**TASK INSTRUCTIONS**: Copying task for the records below: reproduce each one exactly and drop the pictures.

**DATA FOR THE TASK**:
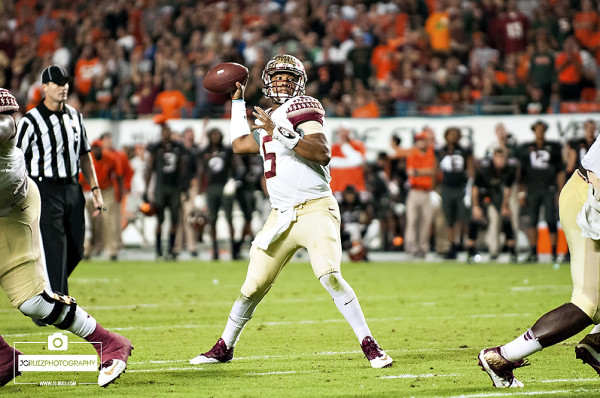 Florida State QB #5 Jameis Winston attempts a pass against the Miami hurricanes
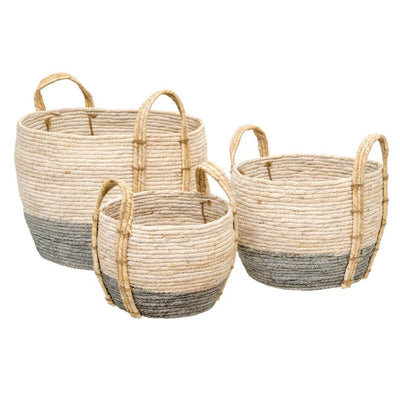 The Agate Storage Baskets are neutral storage baskets woven from grass with sturdy handles.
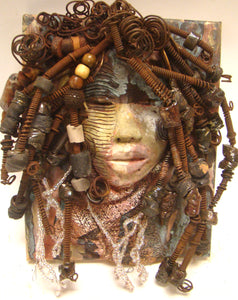 "Lakita is mounted on a 9""x 12"" painted canvas. I spent about 4 hours or more just fixing Lakita's hair and attaching beads!      Lakita has over 40 feet of 16 gauge wire for hair and over 50 raku beads.     Lakita has a pale amber and brown crackle face with rust brown  lips.     Strands of white beads, textured cloth and canvas complete her headdress.     Lakita is ready to be hung!    Free Shipping!"
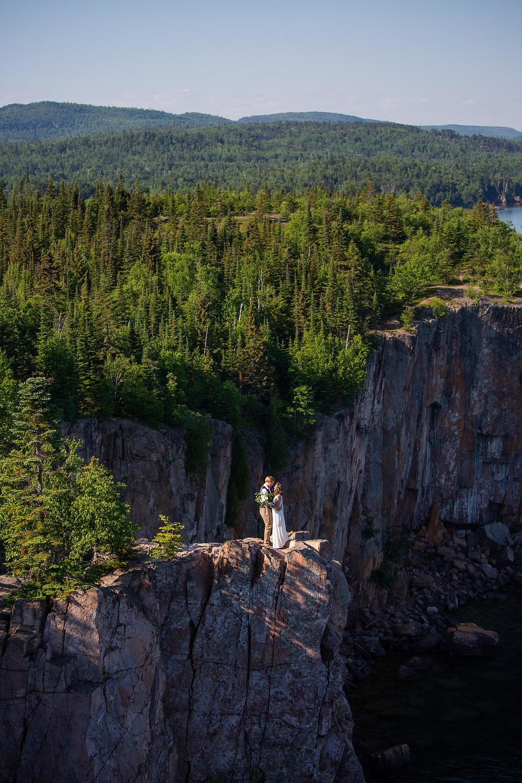 CCBoyle Photography. Couple on the edge of Palisade Head saying I do near Lake Superior.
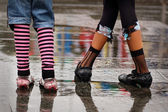 Emo shoes standing under the rain — Stock Photo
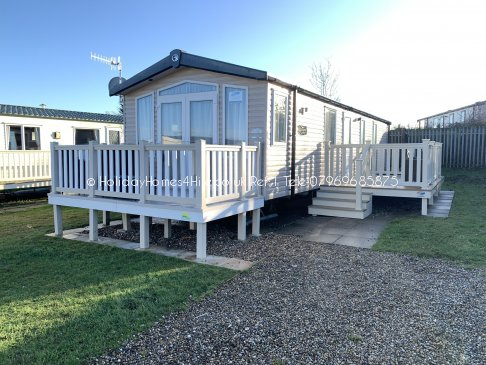 Primrose valley 2 Bedroom 6 Berth caravan hire full exterior view with two decking's.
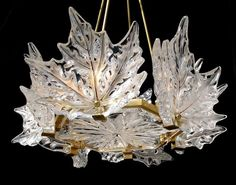 Rene Jules Lalique, the French glass designer known for his creations of perfume bottles, chandeliers, clocks and even automobile hood ornaments started a Art Nouveau, Art Deco, Lalique Jewelry, Crystal Centerpieces, Vintage Chandelier, Bubble Chandelier, Chandelier Lighting, Antique Lamps, Crystal Jewelry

**EXERCISE OUTPUT**:
 Florida State QB #5 Jameis Winston attempts a pass against the Miami hurricanes
 The Agate Storage Baskets are neutral storage baskets woven from grass with sturdy handles.
 "Lakita is mounted on a 9""x 12"" painted canvas. I spent about 4 hours or more just fixing Lakita's hair and attaching beads!      Lakita has over 40 feet of 16 gauge wire for hair and over 50 raku beads.     Lakita has a pale amber and brown crackle face with rust brown  lips.     Strands of white beads, textured cloth and canvas complete her headdress.     Lakita is ready to be hung!    Free Shipping!"
 CCBoyle Photography. Couple on the edge of Palisade Head saying I do near Lake Superior.
 Emo shoes standing under the rain — Stock Photo
 Primrose valley 2 Bedroom 6 Berth caravan hire full exterior view with two decking's.
 Rene Jules Lalique, the French glass designer known for his creations of perfume bottles, chandeliers, clocks and even automobile hood ornaments started a Art Nouveau, Art Deco, Lalique Jewelry, Crystal Centerpieces, Vintage Chandelier, Bubble Chandelier, Chandelier Lighting, Antique Lamps, Crystal Jewelry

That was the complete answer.